L’equipaggio dello Space Shuttle Atlantis (STS-79) insieme al ventiduesimo equipaggio principale della Mir. Credit: NASA

Gli astronauti statunitensi, francesi e tedeschi ebbero l’occasione partecipare in modo attivo alla vita di bordo, prendendo parte sia ad alcuni equipaggi principali sia affiancando i colleghi russi nelle passeggiate spaziali per la manutenzione dell’avamposto. In cambio di finanziamenti, la Russia riservò agli Stati Uniti una parte dello spazio interno del modulo Spektr, affinché vi potessero installare la loro strumentazione scientifica per condurre studi biomedici.
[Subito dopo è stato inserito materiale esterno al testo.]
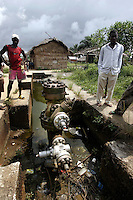 In the midlle of the fishing village of Okoritak is a disused oil well. Recently, after ten years of neglect, the well was fitted with new parts. The villagers fear they will be forced to move without compensation. They are also angry because the waters are polluted from a nearby Mobile-Exxon oil facility. Unlike their neighbours across the river the village has not recived any benifits from the oil company. © Fredrik Naumann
Prima concludere, una panoramica sulle quote rosa della Mir. Benché poco rappresentate, anche le donne stabilirono dei primati di durata, che forse sono poco conosciuti, ma non meno importanti. L’astronauta statunitense Shannon Lucid e la cosmonauta Elena Kondakova (terza sovietica nello spazio) sono state le uniche membri di una spedizione principale. Durante la loro permanenza sulla Mir, fissarono il record femminile del singolo volo spaziale più lungo per le rispettive nazioni. I 188 giorni di Shannon Lucid consecutivi nello spazio sono stati superati più di 10 dopo da Sunita Williams, mentre i 169 giorni di Elena Kondakova sono ancora imbattuti, avvicinati solamente nel 2015 dai 167 di Elena Serova.